Integrates with Lambda, EC2, ECS, on-premises servers, API Gateway, and SQS.
Exam pattern: "Orchestrate multiple Lambda functions" or "multi-step workflow with error handling" → Step Functions.
Amazon Cognito:
Handles user authentication so you don't build it yourself. Two distinct components with different jobs:
Cognito User Pools (CUP):
- User directory: sign up, sign in, password reset, MFA, email/phone verification
- Supports federated login: Google, Facebook, SAML providers
- Returns a JWT token on successful authentication
- Integrates directly with API Gateway and ALB — they validate the JWT automatically
Cognito Identity Pools (Federated Identity):
- Takes a token (from User Pools or any identity provider) and exchanges it for temporary AWS credentials
- Users can then directly access AWS services: S3, DynamoDB, Lambda
- IAM policies defined in Cognito, customisable per user_id for fine-grained row-level access
Full pattern:
User logs in → User Pools → JWT → Identity Pools → temporary AWS credentials → direct S3/DynamoDB access.

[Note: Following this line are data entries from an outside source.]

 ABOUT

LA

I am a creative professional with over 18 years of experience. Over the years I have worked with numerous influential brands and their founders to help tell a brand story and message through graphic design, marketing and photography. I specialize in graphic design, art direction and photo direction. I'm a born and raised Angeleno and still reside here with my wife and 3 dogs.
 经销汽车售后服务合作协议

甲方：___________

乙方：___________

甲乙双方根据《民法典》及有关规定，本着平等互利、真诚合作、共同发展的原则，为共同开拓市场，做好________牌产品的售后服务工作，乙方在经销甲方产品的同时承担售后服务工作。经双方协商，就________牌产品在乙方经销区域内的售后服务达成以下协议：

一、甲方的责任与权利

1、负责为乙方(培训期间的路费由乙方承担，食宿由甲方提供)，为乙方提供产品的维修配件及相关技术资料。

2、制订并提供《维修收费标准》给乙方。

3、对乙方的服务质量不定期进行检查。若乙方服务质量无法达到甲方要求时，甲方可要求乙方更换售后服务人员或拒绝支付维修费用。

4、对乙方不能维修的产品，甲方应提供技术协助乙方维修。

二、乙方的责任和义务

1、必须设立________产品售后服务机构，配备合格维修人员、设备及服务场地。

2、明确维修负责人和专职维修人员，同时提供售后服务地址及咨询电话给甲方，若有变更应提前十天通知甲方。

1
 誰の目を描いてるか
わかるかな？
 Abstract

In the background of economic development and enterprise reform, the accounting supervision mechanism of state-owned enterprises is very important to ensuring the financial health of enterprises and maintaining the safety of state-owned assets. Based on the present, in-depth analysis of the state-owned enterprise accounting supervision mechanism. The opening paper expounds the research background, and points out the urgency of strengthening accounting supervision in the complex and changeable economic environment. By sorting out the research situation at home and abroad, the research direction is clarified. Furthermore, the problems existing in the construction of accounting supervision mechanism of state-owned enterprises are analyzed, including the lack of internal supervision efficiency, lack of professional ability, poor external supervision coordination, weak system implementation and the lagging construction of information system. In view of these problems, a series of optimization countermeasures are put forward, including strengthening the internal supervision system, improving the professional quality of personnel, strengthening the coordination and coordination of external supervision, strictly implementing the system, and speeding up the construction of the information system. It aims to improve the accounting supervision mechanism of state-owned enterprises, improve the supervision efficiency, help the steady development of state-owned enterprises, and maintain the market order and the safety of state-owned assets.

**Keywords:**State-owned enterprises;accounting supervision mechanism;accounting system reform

Exam trigger phrase: "hundreds of users," "mobile users," "federated identity," "authenticate with SAML" → Cognito, not IAM.
The Through-Line
Every service in this section does one thing: removes a layer of infrastructure management.
- Fargate removes EC2 from containers
- Lambda removes servers from compute
- DynamoDB removes database instance management
- API Gateway removes API infrastructure
- Cognito removes the need to build auth backends
- Step Functions removes the need to manage workflow state
The exam tests whether you know which tool removes which layer — and what the limits and edge cases are for each one.